Dempsey's time at Fulham ended with zero goals and no wins. Does that make his loan spell a failure? Time will tell.
The match wasn’t what Dempsey would have hoped for. He missed a clear early chance, and his Cottagers never really got going after that on their way to a 3-1 loss to Chelsea. Dempsey has scored against Chelsea on multiple occasions, but on this, likely his final match for Fulham, Dempsey couldn’t conjure any of the familiar magic. He scored zero goals in a loan stint unlikely to be remembered by Fulham fans, or any of Dempsey’s fans for that matter.
Was Dempsey’s encore turn at Fulham a success? On the surface it may seem like the answer is a simple ‘No’, but the reality depends on your original expectations for the loan. From Fulham’s standpoint, Dempsey’s loan was a disappointment, with zero goals or assists in his seven appearances for the Cottagers. Fulham’s record in Dempsey’s appearances was zero wins, one draw, and six losses.
Those are pretty damning numbers, and any American soccer fans who watched Dempsey play in January and February saw little to make them feel like the loan deal was a success. So how could it be seen as one?

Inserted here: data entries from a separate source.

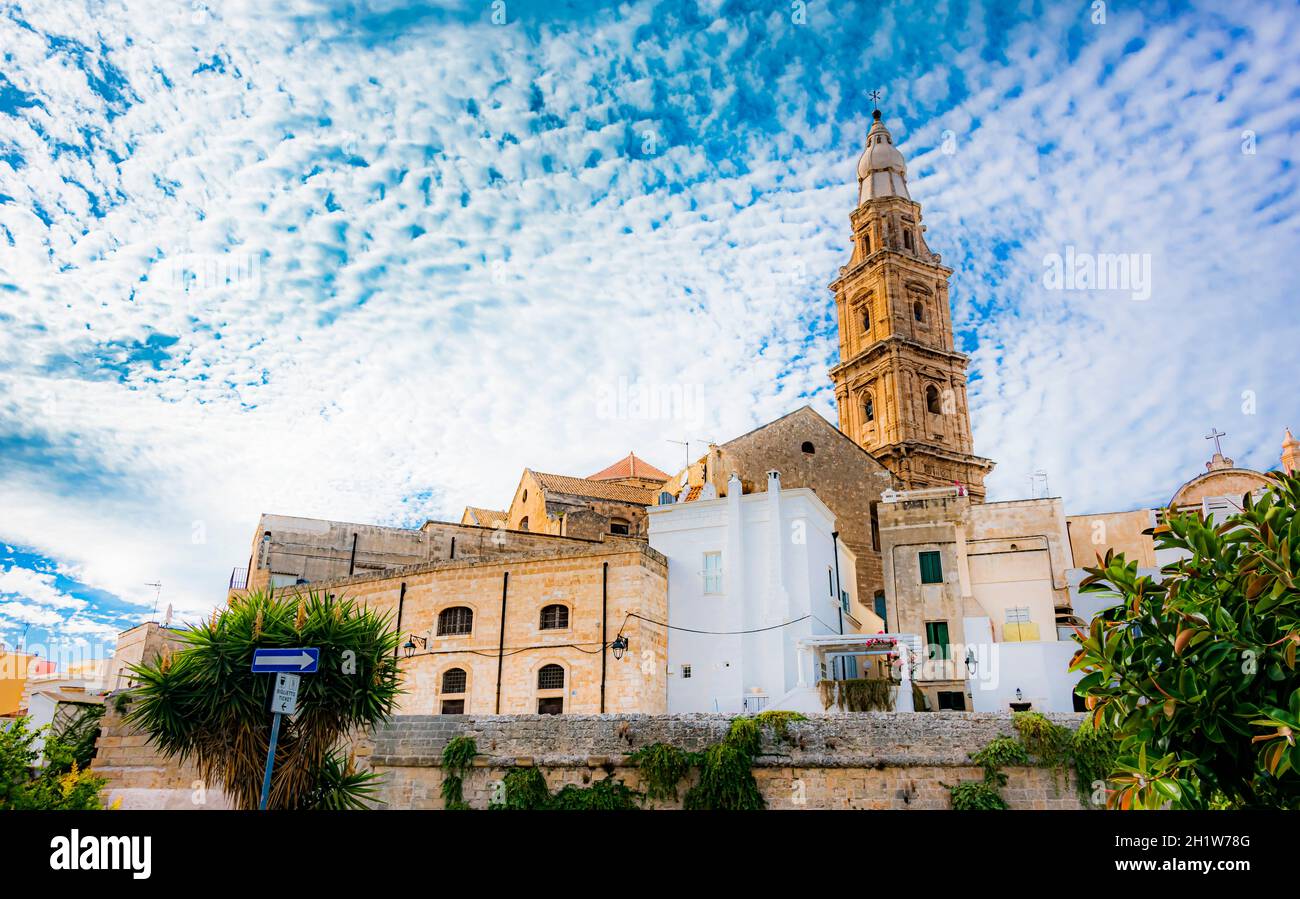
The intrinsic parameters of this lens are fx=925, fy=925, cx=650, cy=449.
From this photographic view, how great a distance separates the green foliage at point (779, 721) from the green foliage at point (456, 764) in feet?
18.1

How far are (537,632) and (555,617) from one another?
706mm

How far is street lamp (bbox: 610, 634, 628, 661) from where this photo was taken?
1069 inches

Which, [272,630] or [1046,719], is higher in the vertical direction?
[272,630]

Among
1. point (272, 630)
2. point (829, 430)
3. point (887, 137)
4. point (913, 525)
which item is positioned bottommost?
point (272, 630)

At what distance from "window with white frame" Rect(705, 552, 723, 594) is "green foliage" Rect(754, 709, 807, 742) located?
12025mm

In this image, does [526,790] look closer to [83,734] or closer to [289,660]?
[289,660]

For Dempsey and Seattle, the loan accomplished its main mission: To get Dempsey in shape for the 2014 season while also avoiding any injuries. He appeared in seven total matches, and started in five league games. He faced the likes of Chelsea and Arsenal along the way, in important matches for a team battling relegation. it may not have been pretty to watch for those hoping to see the old goal-scoring Fulham Clint Dempsey, but the high-level competition should help Dempsey hit the ground running as Seattle prepares to kick off a very important season.
Another less clear benefit of Dempsey’s loan is the financial aspect, and how that might be helping the Sounders. MLS teams that generate loan fees for players can use those funds as allocation money. That potential benefit, coupled with salary paid to Dempsey by Fulham, makes allowing Dempsey to go on loan rather than spend preseason with the Sounders a more appealing proposition.
One thing the loan didn't do was ease concerns about Dempsey’s form, which was disappointing in his half season with the Sounders in 2013. The harsh reality is that we haven’t seen Dempsey’s best form since 2012, when he was scoring with regularity for club and country. The Sounders and U.S. national team will be hoping Dempsey’s two months with Fulham will help him regain that form.
For Dempsey, the start of the 2014 MLS season will actually mark the first time since 2012 that he is either ahead of, or even with the fitness level of the team he’s joining. When he joined Tottenham on transfer deadline day in September 2012, he joined a team several weeks into its season, while he had endured a banishment of sorts from disgruntled former Fulham manager Martin Jol. The result was a lone season at White Hart Lane where Dempsey spent the first half playing catch-up, and the second half showing more of his better qualities.
When Dempsey joined the Seattle Sounders last summer, he was trying to play himself into game shape in the middle of the MLS season. He dealt with some injuries, but never could quite find his footing on what was largely a disappointing first half-season in Seattle.
In his loan to Fulham, Dempsey was once again trying to catch up from a fitness standpoint while trying to impress a new coach and teammates. To his credit, Dempsey was able to impress enough in training to keep earning starts, but that didn’t translate to on-field success for him or for Fulham.
That reality won’t matter much for Dempsey if he can hit the ground running in Seattle, and finally start a season ahead of the curve from a fitness standpoint. If Dempsey finds success with the Sounders, as well as a return of his good form when he takes the field for the United States this summer in Brazil, then the Fulham loan will have to be re-evaluated and considered a success.